Grâce à cette loi, nous disons haut et fort que l’identité québécoise doit être défendue, qu’elle s’appuie sur des valeurs et un patrimoine historique et qu’elle doit être transmise, en particulier par la valorisation du français et par un enseignement de l’histoire nationale qui ne soit pas aveugle.
Mais nous avons été plus loin encore. En proposant d’instituer une citoyenneté québécoise que définirait une constitution québécoise, nous disons que les mesures concrètes que nous proposons ne sont pas que ponctuelles : elles sont inscrites dans une loi qui assure la pérennité de ce que nous tenons pour essentiel.
Pourquoi? Pourquoi avoir maintenant déposé ces lois? Parce que nous portons, comme le disent nos adversaires, un projet ethnique? Parce que nous voulons nous fermer aux autres? Parce que nous voulons créer deux classes de citoyens? Bien sûr que non! Vous le savez bien. Nos adversaires aussi d’ailleurs.

## [EXERCICES]
[1] Recopiez fidèlement le passage de l'extrait sur l'identité québécoise situé entre « Mais nous avons » et « adversaires aussi d’ailleurs. », ces deux segments compris.
[2] Dans l'extrait sur l'identité québécoise, qu'est-ce qui définirait la citoyenneté québécoise qu'on propose d'instituer ?
[3] Rédigez la suite de l'extrait sur l'identité québécoise en commençant après sa dernière phrase.

## [DONNÉES]
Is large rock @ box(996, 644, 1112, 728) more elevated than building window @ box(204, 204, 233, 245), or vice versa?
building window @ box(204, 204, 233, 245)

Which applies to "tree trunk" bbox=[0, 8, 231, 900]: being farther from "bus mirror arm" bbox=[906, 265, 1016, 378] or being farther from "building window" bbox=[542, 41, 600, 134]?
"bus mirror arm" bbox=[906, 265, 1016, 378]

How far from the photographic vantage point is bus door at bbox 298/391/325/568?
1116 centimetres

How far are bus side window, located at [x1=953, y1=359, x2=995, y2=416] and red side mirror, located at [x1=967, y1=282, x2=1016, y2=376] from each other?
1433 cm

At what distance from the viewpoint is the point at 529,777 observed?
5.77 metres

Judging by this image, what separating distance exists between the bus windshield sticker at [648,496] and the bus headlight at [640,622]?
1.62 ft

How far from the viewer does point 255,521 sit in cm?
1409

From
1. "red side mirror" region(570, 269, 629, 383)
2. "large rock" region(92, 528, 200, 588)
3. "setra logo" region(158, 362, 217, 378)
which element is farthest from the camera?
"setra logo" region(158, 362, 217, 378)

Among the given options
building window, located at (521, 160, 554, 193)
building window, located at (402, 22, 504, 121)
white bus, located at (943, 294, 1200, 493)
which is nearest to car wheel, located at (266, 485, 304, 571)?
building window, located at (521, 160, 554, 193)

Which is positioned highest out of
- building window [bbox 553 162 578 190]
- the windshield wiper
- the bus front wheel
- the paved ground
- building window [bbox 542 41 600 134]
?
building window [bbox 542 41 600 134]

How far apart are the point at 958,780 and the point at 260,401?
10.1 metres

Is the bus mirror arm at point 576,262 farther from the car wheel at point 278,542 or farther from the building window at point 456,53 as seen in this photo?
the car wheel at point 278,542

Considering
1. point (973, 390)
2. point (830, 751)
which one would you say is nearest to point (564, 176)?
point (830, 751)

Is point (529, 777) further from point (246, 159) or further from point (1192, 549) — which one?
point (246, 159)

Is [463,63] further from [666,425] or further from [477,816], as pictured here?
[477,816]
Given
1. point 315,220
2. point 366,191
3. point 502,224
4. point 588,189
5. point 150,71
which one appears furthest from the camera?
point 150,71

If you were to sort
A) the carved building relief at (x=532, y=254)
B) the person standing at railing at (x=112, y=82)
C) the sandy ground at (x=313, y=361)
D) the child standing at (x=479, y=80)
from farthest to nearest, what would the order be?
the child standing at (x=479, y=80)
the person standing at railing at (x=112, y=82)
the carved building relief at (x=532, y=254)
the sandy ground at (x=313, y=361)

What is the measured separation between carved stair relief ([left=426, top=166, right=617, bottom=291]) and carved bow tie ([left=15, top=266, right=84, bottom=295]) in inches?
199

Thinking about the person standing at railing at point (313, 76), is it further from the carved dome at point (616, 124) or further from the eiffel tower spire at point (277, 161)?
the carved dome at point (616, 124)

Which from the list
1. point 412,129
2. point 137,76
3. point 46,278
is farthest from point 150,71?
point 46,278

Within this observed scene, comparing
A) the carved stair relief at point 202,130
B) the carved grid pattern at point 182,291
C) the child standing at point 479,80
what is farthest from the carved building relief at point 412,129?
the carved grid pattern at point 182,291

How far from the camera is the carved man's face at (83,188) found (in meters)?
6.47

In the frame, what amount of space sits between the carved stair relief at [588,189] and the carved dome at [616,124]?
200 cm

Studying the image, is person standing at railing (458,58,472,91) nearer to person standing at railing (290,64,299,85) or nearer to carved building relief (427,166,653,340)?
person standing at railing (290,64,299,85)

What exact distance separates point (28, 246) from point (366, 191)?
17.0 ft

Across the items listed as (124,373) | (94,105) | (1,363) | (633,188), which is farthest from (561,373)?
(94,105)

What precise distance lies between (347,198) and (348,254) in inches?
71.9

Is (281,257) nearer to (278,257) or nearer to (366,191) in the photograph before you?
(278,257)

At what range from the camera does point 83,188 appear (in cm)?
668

## [RÉPONSES]
[1]
Mais nous avons été plus loin encore. En proposant d’instituer une citoyenneté québécoise que définirait une constitution québécoise, nous disons que les mesures concrètes que nous proposons ne sont pas que ponctuelles : elles sont inscrites dans une loi qui assure la pérennité de ce que nous tenons pour essentiel.
Pourquoi? Pourquoi avoir maintenant déposé ces lois? Parce que nous portons, comme le disent nos adversaires, un projet ethnique? Parce que nous voulons nous fermer aux autres? Parce que nous voulons créer deux classes de citoyens? Bien sûr que non! Vous le savez bien. Nos adversaires aussi d’ailleurs.

[2] Elle serait définie par une constitution québécoise.

[3]
Cesser d’avoir peur
Lorsque j’ai été officiellement nommée à la tête du Parti Québécois, le 27 juin dernier, je vous ai dit qu’il fallait cesser d’avoir peur. Peur d’avoir l’air intolérant! Peur de faire les choses autrement! Peur de parler de mémoire, d’histoire, de peuple, d’identité, de culture.
Au Québec, on a eu si longtemps peur, tellement peur de parler de nous-mêmes, que cela nous a conduits à une Commission mise en place par M. Charest. Depuis plus d’un an, les controverses entourant les accommodements raisonnables ont intéressé tous les Québécois, de toutes origines, avec une vigueur et une intensité qui révèlent une inquiétude réelle, légitime, concernant les valeurs communes, l’intégration des immigrants, les règles du vivre-ensemble.
Dans plusieurs régions, des citoyens et des nouveaux arrivants ont répété que le Québec n’avait pas indiqué assez clairement quels principes clés gouvernent ou devraient gouverner les rapports entre Québécois, quelque puissent être leurs origines. Vous les avez entendus : Il faut être plus clairs sur ce qui nous tient à cœur disent les uns. Si personne ne nous informe des valeurs ou de l’histoire du Québec, répondent les autres, comment est-on censé le savoir.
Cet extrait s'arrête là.